NOTE: I coded this in the forum text editor, it’s possible there are errors…

The April voltage regulator will take about 24ua even when the Imp is sleeping. Not bad but it increases to about 200ua when the battery voltage drops below 3.5v.

If you’re getting 4xAAs below 3.5v, then you have 4 very very dead batteries :slight_smile:

Hey, I like the FET idea … thanks, didn’t think of that. Keeps the quiescent current low, and improves the divider accuracy. I just used a high R value passive divider, fudging values a bit to compensate for the couple ua input current. Couple more components here … but much more elegant :slight_smile:

Thanks for all the pointers.
But what would be the best battery solution?
I would prefer to use standard rechargeable ones.
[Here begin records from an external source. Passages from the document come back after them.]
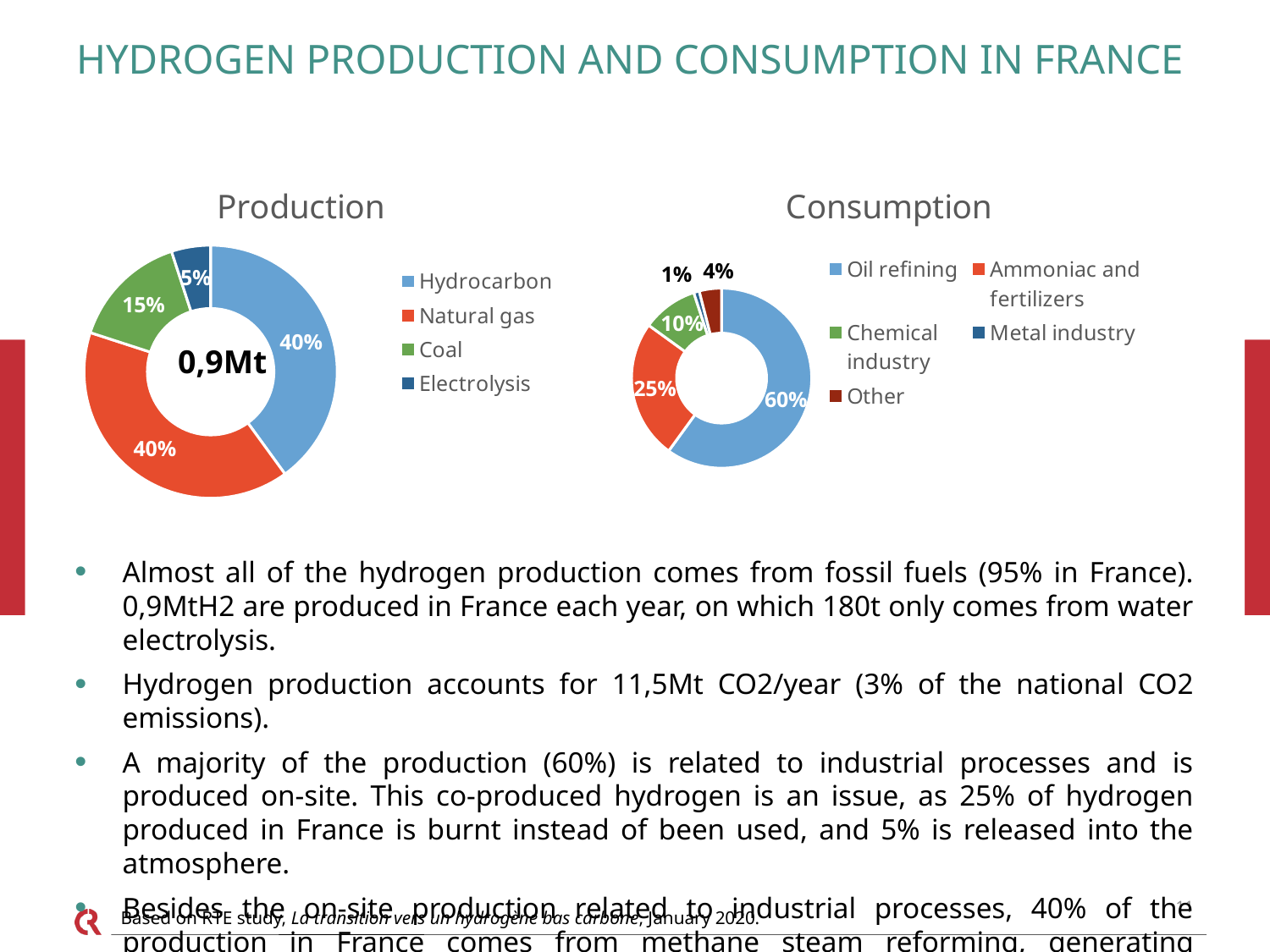
In the Production chart, what share of hydrogen production comes from Electrolysis? 5% In the Production chart, which source has the smallest share? Electrolysis In the Production chart, what is the difference between the Coal share and the Electrolysis share? 10% How many categories does the Production chart's legend list? 4 In the Production chart, what total quantity is shown in the centre of the doughnut? 0,9Mt What type of chart is used for the Consumption data? Doughnut (pie) chart In the Consumption chart, which is larger: Chemical industry or Other? Chemical industry In the Consumption chart, what share of hydrogen consumption goes to Oil refining? 60% In the Consumption chart, which category has the largest share? Oil refining In the Consumption chart, what share goes to Ammoniac and fertilizers? 25% In the Consumption chart, which category has the smallest share? Metal industry In the Production chart, what share of hydrogen production comes from Coal? 15%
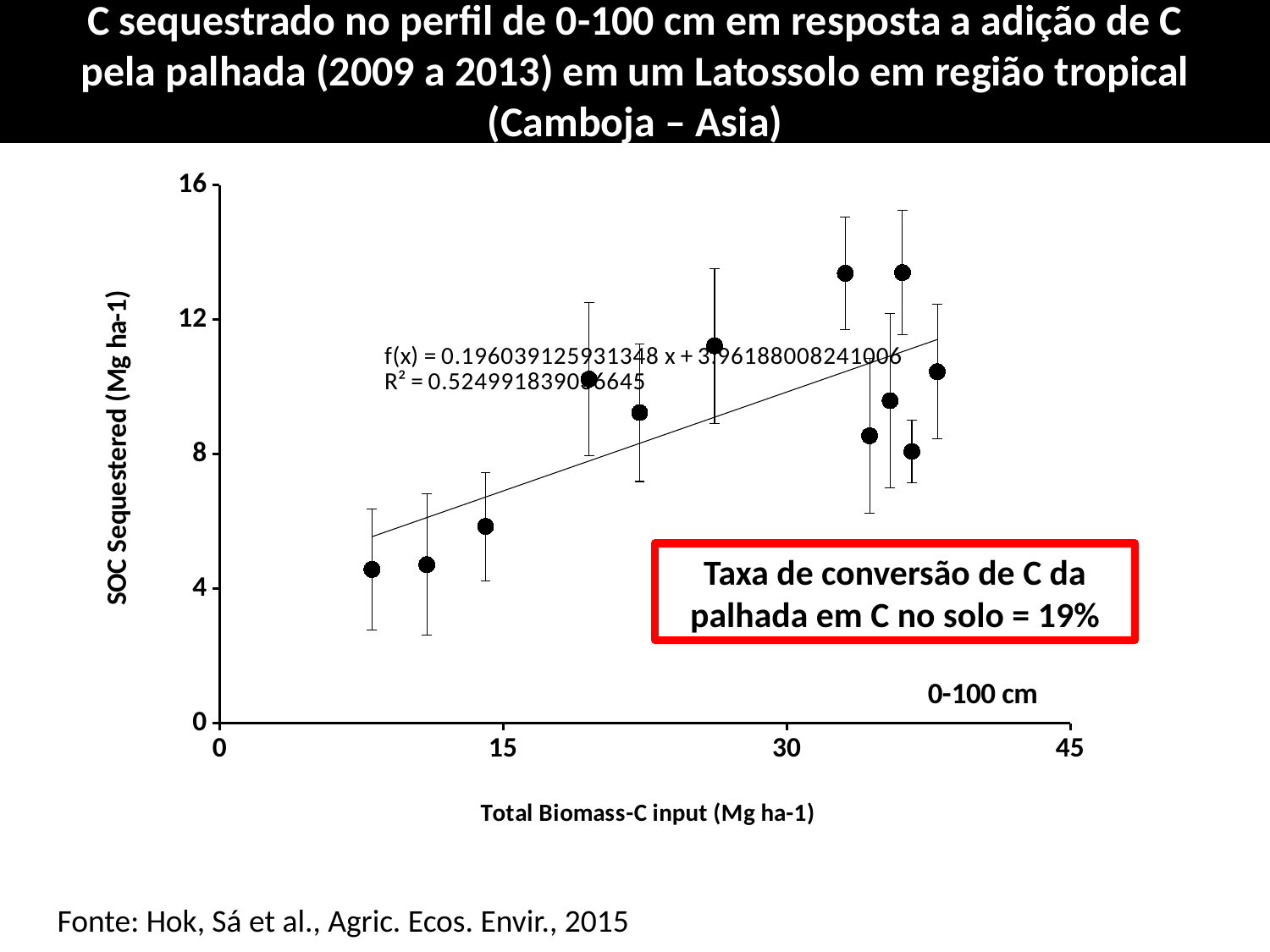
What is the slope of the fitted line shown in the equation on the chart? 0.196039125931348 Is the SOC Sequestered value for the point at a Total Biomass-C input of about 26 Mg ha-1 greater or less than 8? greater What R² value is printed on the chart? 0.524991839096645 What is the label of the x axis? Total Biomass-C input (Mg ha-1) What is the highest tick value shown on the x axis? 45 What kind of chart is shown on the slide? scatter plot Do the SOC Sequestered values generally rise or fall as Total Biomass-C input increases? rise What conversion rate of straw C to soil C is stated in the red box? 19% How many data points are plotted on the chart? 12 Is the SOC Sequestered value for the point at a Total Biomass-C input of about 14 Mg ha-1 greater or less than 8? less What is the label of the y axis? SOC Sequestered (Mg ha-1) Is the SOC Sequestered value for the point at a Total Biomass-C input of about 33 Mg ha-1 greater or less than 12? greater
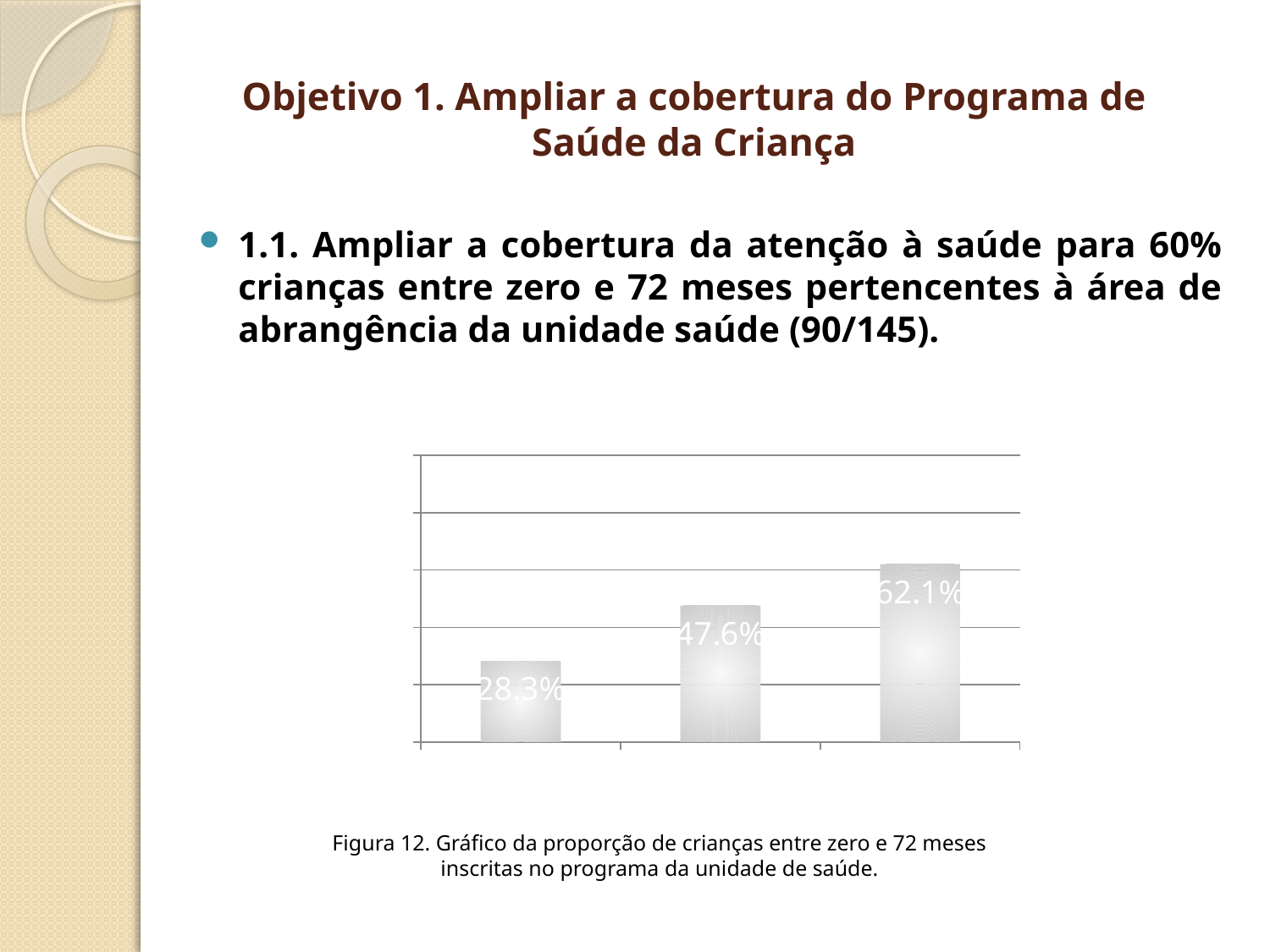
Which bar has the highest value in the chart? The third (rightmost) bar, 62.1% Do the bar values rise or fall from left to right across the chart? Rise How many bars are plotted in the chart? 3 What is the difference between the middle bar and the leftmost bar? 19.3% What value is shown on the first (leftmost) bar of the chart? 28.3% Which bar has the lowest value in the chart? The first (leftmost) bar, 28.3% What value is shown on the middle bar of the chart? 47.6% What is the difference between the value of the rightmost bar and the leftmost bar? 33.8% What value is shown on the third (rightmost) bar of the chart? 62.1% What type of chart is shown on the slide? Bar chart Which is larger, the value of the middle bar or the value of the leftmost bar? The middle bar (47.6%) What figure number is given in the caption below the chart? Figura 12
The Nora reference design notes have some interesting battery information:

https://electricimp.com/docs/hardware/resources/reference-designs/nora/

Has anyone used hardware.voltage() ?
I couldn’t find anything in the forums.
Could it be the solution to what I want to achieve?
Warn me when the battery drops below …

http://electricimp.com/docs/api/hardware/voltage/

Well, hardware.voltage() measures the input voltage to the imp – so, obviously, if the imp is connected straight to the battery then this will be the battery voltage, but most designs put some kind of regulator or power-supply chip between the battery and the imp. In that case, hardware.voltage() would measure the output side of the power-supply chip (which will be 3.3V until the battery is too dead to run the imp at all), and not the input side where the battery is.

Peter

www.sparkfun.com/products/12040

Re: the Sparkfun INA169 - with an apparent sleep current of 60 ua, (i.e. roughly 10x that of a deep-sleep imp), I’m not sure how useful this would be in a battery-based design.